Part of being a New York Mets fan is accepting frequent on-field failure and front office ineptitude. These aren’t easy things to get accustomed to when your cross-town rival is the winning-est franchise in professional sports history. Neither is watching your team go from title contender to whipping boy due to a Ponzi scheme.
Mets fans expect botched double-plays, dropped pop-ups and runners getting thrown out trying to steal second base. And as if the on-field incompetence isn’t enough, our medical staff often misdiagnoses injuries and upper-level management has a habit of giving mediocre players monumental contracts, not to mention jettisoning young talent for washed up veterans.
Nevertheless the problem doesn’t lie solely with the piss poor product on the field. Like any other unsuccessful company the real issue starts at the top with the ownership — and the Mets have a couple of real winners in that department. The Wilpon family and Saul Katz’s high-profile involvement with Bernie Madoff in the wake of his Ponzi scheme made him obvious targets of Irving Picard, the man in charge of recovering the lost money.

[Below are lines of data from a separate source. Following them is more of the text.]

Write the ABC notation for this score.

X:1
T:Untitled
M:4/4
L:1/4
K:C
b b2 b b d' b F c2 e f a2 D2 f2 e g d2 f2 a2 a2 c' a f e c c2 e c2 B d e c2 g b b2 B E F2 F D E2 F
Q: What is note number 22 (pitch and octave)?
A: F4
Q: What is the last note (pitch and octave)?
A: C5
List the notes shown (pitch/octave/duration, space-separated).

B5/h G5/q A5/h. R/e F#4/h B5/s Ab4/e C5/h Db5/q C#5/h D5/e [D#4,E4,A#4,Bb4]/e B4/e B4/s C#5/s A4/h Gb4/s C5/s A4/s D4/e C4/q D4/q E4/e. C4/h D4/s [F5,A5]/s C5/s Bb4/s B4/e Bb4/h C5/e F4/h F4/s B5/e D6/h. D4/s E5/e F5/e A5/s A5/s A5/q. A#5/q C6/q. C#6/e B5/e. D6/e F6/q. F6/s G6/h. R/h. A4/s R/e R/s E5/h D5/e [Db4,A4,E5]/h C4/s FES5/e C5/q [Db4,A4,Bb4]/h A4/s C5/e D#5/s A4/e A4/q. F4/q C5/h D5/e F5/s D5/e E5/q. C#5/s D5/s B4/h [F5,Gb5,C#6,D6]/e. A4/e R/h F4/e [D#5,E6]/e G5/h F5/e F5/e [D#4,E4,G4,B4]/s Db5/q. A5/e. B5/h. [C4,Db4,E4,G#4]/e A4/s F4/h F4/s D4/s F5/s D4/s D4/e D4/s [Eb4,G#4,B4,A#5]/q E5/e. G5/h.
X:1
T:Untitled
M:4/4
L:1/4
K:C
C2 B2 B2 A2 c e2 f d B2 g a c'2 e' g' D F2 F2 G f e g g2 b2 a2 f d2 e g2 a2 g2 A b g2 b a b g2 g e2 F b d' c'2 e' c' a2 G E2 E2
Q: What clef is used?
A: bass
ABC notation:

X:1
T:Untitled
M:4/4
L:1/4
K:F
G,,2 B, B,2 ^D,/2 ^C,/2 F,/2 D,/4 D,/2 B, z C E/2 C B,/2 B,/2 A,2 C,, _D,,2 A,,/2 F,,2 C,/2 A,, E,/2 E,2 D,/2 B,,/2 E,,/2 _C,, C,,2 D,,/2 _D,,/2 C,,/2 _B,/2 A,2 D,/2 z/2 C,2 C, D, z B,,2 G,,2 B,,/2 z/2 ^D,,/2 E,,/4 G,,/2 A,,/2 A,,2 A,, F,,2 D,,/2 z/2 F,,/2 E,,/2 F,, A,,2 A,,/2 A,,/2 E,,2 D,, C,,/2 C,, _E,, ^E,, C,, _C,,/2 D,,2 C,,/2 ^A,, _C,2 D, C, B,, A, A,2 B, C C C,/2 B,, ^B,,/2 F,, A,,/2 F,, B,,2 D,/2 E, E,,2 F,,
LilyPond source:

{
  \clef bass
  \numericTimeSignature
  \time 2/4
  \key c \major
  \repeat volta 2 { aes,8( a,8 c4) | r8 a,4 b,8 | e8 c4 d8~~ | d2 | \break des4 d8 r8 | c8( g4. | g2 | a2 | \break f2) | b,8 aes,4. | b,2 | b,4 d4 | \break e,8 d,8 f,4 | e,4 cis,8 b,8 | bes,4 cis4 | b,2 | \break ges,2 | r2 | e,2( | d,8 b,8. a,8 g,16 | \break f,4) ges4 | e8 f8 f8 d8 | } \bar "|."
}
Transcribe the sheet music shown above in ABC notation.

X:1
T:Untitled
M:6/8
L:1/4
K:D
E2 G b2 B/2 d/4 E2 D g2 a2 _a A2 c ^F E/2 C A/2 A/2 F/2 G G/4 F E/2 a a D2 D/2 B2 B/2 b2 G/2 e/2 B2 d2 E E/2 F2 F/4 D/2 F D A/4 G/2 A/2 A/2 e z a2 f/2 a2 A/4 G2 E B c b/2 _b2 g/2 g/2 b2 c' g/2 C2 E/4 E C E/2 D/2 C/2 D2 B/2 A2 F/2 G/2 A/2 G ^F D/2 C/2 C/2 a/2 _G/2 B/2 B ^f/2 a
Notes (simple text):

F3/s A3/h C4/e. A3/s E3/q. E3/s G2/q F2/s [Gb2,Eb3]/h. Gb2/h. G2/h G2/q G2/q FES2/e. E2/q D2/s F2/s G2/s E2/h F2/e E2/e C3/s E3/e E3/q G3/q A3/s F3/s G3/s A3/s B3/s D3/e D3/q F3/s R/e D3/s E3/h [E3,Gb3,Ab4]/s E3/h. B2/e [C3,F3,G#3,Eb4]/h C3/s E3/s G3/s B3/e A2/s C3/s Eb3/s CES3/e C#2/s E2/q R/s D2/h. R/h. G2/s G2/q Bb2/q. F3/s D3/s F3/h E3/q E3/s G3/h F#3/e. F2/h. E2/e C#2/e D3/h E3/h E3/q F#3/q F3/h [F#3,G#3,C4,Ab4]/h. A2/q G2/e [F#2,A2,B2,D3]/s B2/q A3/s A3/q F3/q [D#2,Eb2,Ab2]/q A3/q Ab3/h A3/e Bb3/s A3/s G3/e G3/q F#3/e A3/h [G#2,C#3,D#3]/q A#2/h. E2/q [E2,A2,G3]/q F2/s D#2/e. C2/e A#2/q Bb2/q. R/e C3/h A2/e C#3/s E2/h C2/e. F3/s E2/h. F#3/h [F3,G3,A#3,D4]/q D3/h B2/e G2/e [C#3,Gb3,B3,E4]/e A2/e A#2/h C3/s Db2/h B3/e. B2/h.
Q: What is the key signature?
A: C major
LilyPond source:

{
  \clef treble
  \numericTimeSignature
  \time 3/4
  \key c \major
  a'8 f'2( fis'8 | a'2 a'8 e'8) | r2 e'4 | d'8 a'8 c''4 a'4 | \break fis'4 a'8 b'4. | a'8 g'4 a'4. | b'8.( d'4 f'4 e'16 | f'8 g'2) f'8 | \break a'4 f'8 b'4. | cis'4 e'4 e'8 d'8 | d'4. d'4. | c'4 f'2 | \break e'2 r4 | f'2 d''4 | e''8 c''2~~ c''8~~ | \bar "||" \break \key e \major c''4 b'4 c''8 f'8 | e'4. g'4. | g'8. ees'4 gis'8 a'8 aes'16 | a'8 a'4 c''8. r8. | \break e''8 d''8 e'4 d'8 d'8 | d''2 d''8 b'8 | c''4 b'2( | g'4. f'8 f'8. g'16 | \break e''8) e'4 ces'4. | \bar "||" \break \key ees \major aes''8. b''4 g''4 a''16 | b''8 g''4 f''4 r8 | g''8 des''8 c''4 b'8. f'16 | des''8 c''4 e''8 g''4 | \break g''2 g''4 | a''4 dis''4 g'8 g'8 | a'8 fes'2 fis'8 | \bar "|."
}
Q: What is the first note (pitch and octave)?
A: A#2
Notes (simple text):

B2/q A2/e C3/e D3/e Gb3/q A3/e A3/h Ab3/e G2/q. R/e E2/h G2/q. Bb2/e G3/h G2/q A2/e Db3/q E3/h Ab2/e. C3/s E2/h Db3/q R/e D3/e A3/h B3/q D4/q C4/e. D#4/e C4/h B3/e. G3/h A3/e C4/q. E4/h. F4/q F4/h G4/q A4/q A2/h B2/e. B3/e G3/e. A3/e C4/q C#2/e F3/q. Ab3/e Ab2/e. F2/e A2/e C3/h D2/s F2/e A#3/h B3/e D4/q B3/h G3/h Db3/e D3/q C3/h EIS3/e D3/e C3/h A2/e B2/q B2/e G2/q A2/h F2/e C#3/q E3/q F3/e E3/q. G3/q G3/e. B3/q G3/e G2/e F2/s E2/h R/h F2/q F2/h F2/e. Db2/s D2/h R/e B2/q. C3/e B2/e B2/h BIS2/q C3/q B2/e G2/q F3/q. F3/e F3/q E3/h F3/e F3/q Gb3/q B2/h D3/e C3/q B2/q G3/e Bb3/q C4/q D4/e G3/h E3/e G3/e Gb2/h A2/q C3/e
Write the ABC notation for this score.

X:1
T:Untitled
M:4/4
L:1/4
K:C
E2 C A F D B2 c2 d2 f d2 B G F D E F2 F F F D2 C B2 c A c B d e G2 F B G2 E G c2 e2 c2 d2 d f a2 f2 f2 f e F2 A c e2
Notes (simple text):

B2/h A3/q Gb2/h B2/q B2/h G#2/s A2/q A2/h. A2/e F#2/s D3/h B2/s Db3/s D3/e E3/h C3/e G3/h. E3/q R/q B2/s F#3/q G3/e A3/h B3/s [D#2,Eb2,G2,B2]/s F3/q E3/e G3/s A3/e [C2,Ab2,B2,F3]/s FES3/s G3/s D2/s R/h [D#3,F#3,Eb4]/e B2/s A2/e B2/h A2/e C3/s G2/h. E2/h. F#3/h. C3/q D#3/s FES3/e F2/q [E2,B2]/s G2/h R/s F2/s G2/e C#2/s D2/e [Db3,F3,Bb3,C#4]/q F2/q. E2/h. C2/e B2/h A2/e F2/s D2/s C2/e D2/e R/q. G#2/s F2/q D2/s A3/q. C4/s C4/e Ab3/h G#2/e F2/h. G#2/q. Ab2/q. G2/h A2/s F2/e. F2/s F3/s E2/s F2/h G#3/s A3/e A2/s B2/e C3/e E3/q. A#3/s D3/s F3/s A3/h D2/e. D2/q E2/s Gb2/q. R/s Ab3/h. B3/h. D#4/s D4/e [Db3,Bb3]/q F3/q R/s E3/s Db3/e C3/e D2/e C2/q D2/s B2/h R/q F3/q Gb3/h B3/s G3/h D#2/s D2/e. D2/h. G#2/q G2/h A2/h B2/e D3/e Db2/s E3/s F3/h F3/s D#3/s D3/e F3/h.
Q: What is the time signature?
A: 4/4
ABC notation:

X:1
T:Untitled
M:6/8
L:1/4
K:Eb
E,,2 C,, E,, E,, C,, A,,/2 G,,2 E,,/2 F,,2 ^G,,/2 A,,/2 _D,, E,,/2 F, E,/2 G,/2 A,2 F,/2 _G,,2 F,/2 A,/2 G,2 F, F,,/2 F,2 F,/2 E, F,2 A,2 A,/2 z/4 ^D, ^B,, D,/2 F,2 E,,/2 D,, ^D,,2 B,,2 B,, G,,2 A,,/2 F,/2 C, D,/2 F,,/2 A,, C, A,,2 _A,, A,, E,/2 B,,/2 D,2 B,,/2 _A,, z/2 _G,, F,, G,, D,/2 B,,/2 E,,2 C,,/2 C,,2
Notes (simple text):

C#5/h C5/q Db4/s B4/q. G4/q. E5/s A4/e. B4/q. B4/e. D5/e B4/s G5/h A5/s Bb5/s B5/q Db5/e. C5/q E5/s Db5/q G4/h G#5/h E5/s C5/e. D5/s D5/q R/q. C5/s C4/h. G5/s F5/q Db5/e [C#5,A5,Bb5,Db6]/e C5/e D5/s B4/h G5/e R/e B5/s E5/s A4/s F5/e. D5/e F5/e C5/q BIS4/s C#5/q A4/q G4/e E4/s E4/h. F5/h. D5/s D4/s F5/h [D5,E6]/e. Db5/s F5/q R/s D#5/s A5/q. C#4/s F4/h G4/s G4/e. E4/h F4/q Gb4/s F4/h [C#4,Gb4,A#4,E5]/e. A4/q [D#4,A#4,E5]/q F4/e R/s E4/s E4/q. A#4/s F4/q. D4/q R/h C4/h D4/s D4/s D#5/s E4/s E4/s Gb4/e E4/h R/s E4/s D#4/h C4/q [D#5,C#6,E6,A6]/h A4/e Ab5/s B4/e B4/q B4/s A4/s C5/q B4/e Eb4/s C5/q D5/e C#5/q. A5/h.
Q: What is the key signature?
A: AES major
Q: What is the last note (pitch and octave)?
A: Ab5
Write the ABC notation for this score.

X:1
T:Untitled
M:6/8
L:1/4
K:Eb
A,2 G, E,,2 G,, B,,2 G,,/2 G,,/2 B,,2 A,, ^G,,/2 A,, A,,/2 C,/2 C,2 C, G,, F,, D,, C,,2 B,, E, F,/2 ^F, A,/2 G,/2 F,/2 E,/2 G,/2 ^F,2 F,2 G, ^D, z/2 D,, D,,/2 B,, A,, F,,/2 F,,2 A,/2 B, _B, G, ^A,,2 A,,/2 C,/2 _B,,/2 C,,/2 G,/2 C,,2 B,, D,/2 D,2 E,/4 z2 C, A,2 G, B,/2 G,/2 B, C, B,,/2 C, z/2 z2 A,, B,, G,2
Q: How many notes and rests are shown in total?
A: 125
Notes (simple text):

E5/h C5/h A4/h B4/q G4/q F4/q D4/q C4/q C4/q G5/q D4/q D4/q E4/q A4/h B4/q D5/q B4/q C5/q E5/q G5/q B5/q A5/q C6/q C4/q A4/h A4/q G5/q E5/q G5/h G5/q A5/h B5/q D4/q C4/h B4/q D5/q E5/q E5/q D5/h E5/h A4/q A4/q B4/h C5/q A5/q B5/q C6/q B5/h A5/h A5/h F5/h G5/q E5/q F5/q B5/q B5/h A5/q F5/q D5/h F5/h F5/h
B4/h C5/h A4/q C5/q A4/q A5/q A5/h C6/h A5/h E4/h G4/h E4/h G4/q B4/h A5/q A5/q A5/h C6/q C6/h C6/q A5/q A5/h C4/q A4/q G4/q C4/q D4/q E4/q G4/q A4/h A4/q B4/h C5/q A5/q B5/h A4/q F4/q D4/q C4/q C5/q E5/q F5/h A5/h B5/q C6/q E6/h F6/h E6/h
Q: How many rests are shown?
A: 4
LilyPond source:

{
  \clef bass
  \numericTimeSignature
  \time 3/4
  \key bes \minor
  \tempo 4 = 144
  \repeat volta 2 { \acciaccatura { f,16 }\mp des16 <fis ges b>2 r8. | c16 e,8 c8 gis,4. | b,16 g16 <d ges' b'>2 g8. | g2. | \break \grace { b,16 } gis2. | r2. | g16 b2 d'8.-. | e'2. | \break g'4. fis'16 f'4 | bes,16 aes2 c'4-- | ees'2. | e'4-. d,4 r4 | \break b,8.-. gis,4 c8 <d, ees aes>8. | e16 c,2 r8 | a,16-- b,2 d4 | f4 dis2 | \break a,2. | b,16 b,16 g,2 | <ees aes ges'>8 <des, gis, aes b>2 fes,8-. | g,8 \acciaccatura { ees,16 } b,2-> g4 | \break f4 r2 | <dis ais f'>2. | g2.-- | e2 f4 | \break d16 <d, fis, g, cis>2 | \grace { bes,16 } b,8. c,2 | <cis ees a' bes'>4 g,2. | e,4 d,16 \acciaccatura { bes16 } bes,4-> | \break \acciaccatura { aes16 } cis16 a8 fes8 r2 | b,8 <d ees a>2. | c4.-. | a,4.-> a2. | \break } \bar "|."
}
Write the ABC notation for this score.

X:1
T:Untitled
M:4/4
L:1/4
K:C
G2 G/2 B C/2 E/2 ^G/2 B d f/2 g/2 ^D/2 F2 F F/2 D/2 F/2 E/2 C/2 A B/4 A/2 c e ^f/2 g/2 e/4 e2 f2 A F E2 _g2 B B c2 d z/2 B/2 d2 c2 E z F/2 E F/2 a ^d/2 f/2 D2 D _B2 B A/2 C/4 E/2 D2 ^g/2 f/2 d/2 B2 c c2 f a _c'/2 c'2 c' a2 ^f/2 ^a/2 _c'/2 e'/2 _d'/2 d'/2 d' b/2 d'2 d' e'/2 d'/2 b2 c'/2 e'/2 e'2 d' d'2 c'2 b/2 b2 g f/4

Over the course of the past few years the New York Mets have been run into the ground by the financial clumsiness of the Wilpons and Katz. Their stupidity has forced the Mets to cut 10s of millions of dollars in payroll and given the team zero flexibility with their ability to sign top free agents. Since Madoff’s indictment the Wilpons have been in and out of courtrooms and meetings with lawyers due to the fact they made money from Madoff, without knowledge of the Ponzi scheme.
Today, those meetings have finally come to a halt.
The owners of the New York Mets baseball team have agreed to pay $162 million to settle a lawsuit against them seeking to recover funds for victims of Bernard Madoff’s Ponzi scheme, moments before a civil trial was expected to begin.
Irving Picard, the court-appointed trustee for Mr. Madoff’s firm, had sued the Mets owners, Fred Wilpon and Saul Katz, as well as their families and business associates for more than $300 million they invested with Mr. Madoff, who pleaded guilty to fraud charges three years ago.
As part of the settlement announced in Manhattan federal court Monday, the Mets owners won’t have to make a payment for three years. Instead, they will surrender any recoveries from their claims against the bankruptcy estate, which amount to about $178 million.
After three years, the Mets will make payments to the estate to cover any amounts not resolved by their claim recoveries. Messrs. Wilpon and Katz will personally guarantee up to $29 million of the settlement.
According to Adam Rubin of ESPN New York, the Wilpons are far from putting all of this behind them. The franchise is still buried in debt and unless the Mets can make money from attendance they’ll continue to stay that way. It’s hard to convince fans to go to games when on the field isn’t winning any.
So for now the Wilpons appear to have officially dodged Irving Picard’s potentially lethal bullet and will continue to bury the once proud franchise even further into the dirt.
[WSJ]





March 22, 2012 at 7:56 pm, Ken Rosenthal said:
Mets are not only awful on the field but off the field as well! LOVE to be a MET fan!